> SHORT TASK
Turn every line of the items below into a numbered list, skipping blank lines and leaving out the pictures.
——————————
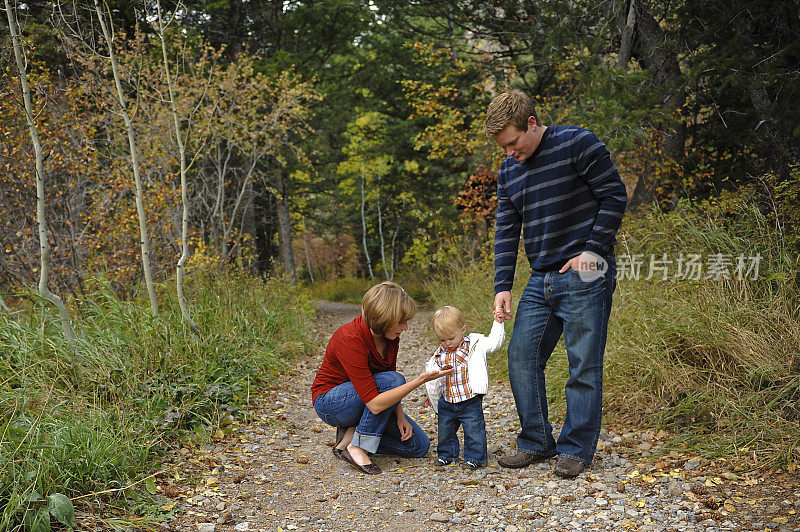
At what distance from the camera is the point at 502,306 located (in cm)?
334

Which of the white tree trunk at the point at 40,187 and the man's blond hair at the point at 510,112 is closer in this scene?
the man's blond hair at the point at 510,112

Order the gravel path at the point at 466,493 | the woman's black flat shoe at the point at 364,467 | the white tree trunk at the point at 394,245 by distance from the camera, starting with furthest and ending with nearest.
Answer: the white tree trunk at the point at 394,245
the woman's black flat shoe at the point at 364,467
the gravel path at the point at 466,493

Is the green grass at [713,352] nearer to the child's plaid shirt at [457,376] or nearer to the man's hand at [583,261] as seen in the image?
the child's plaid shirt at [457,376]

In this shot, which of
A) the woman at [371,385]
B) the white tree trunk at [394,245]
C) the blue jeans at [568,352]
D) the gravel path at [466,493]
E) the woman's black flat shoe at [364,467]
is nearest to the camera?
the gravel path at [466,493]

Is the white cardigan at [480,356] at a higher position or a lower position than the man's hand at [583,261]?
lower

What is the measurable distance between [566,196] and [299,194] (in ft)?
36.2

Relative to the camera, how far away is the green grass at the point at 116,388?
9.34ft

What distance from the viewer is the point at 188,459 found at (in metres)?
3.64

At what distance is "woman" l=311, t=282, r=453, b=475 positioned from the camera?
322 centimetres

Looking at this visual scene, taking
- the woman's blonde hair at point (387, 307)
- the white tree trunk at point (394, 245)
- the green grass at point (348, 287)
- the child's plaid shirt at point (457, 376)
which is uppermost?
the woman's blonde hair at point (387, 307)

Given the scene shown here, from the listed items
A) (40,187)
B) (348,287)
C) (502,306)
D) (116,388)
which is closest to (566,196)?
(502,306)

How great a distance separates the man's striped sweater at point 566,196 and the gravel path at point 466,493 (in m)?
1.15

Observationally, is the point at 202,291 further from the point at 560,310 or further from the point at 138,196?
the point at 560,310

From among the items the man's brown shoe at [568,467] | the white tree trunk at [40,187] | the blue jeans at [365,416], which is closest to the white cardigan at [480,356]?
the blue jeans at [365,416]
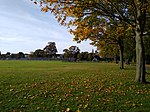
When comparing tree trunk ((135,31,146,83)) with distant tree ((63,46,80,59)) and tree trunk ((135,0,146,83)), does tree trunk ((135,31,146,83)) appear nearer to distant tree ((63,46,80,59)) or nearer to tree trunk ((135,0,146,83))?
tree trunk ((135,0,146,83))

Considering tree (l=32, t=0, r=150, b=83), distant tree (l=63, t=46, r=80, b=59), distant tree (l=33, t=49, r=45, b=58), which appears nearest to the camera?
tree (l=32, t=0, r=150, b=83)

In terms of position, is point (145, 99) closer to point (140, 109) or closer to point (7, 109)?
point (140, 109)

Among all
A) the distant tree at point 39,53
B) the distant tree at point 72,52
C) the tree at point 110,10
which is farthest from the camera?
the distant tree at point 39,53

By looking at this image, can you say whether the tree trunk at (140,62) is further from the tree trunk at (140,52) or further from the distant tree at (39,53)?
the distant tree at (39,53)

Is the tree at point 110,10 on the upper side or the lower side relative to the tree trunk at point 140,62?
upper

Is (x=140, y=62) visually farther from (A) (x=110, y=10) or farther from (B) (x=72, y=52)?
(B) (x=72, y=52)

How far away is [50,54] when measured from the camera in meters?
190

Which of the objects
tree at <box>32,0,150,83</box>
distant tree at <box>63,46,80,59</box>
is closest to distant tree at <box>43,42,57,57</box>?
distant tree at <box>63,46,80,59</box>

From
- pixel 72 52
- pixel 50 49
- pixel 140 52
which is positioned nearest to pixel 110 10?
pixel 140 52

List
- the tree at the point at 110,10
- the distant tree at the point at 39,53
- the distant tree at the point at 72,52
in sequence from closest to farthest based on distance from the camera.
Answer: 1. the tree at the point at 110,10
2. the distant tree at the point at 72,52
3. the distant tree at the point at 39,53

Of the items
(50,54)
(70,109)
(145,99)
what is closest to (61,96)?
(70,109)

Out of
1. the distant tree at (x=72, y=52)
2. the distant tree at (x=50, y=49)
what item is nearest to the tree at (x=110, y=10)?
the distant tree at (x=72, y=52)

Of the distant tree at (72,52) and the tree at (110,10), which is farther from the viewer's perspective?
——————————
> ANSWER TO THIS TASK
1. At what distance from the camera is the point at 502,306 located (in cm)?
2. 334
3. Which of the white tree trunk at the point at 40,187 and the man's blond hair at the point at 510,112 is closer in this scene?
4. the man's blond hair at the point at 510,112
5. Order the gravel path at the point at 466,493 | the woman's black flat shoe at the point at 364,467 | the white tree trunk at the point at 394,245 by distance from the camera, starting with furthest and ending with nearest.
6. Answer: the white tree trunk at the point at 394,245
7. the woman's black flat shoe at the point at 364,467
8. the gravel path at the point at 466,493
9. Is the green grass at [713,352] nearer to the child's plaid shirt at [457,376] or nearer to the man's hand at [583,261] as seen in the image?
10. the child's plaid shirt at [457,376]
11. In this shot, which of
12. A) the woman at [371,385]
13. B) the white tree trunk at [394,245]
14. C) the blue jeans at [568,352]
15. D) the gravel path at [466,493]
16. E) the woman's black flat shoe at [364,467]
17. is nearest to the camera?
18. the gravel path at [466,493]
19. Is the white cardigan at [480,356] at a higher position or a lower position than the man's hand at [583,261]?
20. lower
21. What is the measurable distance between [566,196] and [299,194] (in ft)?
22. 36.2
23. Relative to the camera, how far away is the green grass at the point at 116,388?
24. 9.34ft
25. What distance from the viewer is the point at 188,459 found at (in metres)?
26. 3.64
27. At what distance is "woman" l=311, t=282, r=453, b=475 positioned from the camera?
28. 322 centimetres
29. Looking at this visual scene, taking
30. - the woman's blonde hair at point (387, 307)
31. - the white tree trunk at point (394, 245)
32. - the green grass at point (348, 287)
33. - the child's plaid shirt at point (457, 376)
34. which is uppermost?
35. the woman's blonde hair at point (387, 307)
36. Given the scene shown here, from the listed items
37. A) (40,187)
38. B) (348,287)
39. C) (502,306)
40. D) (116,388)
41. which is closest to (566,196)?
42. (502,306)
43. How great a distance separates the man's striped sweater at point 566,196 and the gravel path at point 466,493 (in m)?
44. 1.15
45. Observationally, is the point at 202,291 further from the point at 560,310 or further from the point at 138,196?
46. the point at 560,310
47. From among the items the man's brown shoe at [568,467] | the white tree trunk at [40,187] | the blue jeans at [365,416], which is closest to the white cardigan at [480,356]?
48. the blue jeans at [365,416]
49. When comparing tree trunk ((135,31,146,83)) with distant tree ((63,46,80,59)) and tree trunk ((135,0,146,83)), does tree trunk ((135,31,146,83)) appear nearer to distant tree ((63,46,80,59)) or nearer to tree trunk ((135,0,146,83))?
50. tree trunk ((135,0,146,83))
51. Considering tree (l=32, t=0, r=150, b=83), distant tree (l=63, t=46, r=80, b=59), distant tree (l=33, t=49, r=45, b=58), which appears nearest to the camera?
52. tree (l=32, t=0, r=150, b=83)
53. In terms of position, is point (145, 99) closer to point (140, 109) or closer to point (7, 109)?
54. point (140, 109)
55. Among all
56. A) the distant tree at point 39,53
57. B) the distant tree at point 72,52
58. C) the tree at point 110,10
59. which is farthest from the camera?
60. the distant tree at point 39,53
61. By looking at this image, can you say whether the tree trunk at (140,62) is further from the tree trunk at (140,52) or further from the distant tree at (39,53)?
62. the distant tree at (39,53)
63. Is the tree at point 110,10 on the upper side or the lower side relative to the tree trunk at point 140,62?
64. upper
65. Is (x=140, y=62) visually farther from (A) (x=110, y=10) or farther from (B) (x=72, y=52)?
66. (B) (x=72, y=52)
67. How far away is [50,54] when measured from the camera in meters?
68. 190
69. Which of the objects
70. tree at <box>32,0,150,83</box>
71. distant tree at <box>63,46,80,59</box>
72. is closest to distant tree at <box>43,42,57,57</box>?
73. distant tree at <box>63,46,80,59</box>
74. From
75. - pixel 72 52
76. - pixel 50 49
77. - pixel 140 52
78. which is positioned nearest to pixel 110 10?
79. pixel 140 52
80. List
81. - the tree at the point at 110,10
82. - the distant tree at the point at 39,53
83. - the distant tree at the point at 72,52
84. in sequence from closest to farthest based on distance from the camera.
85. Answer: 1. the tree at the point at 110,10
86. 2. the distant tree at the point at 72,52
87. 3. the distant tree at the point at 39,53
88. Of the items
89. (50,54)
90. (70,109)
91. (145,99)
92. what is closest to (61,96)?
93. (70,109)
94. Out of
95. 1. the distant tree at (x=72, y=52)
96. 2. the distant tree at (x=50, y=49)
97. what item is nearest to the tree at (x=110, y=10)?
98. the distant tree at (x=72, y=52)
99. Of the distant tree at (72,52) and the tree at (110,10), which is farther from the viewer's perspective?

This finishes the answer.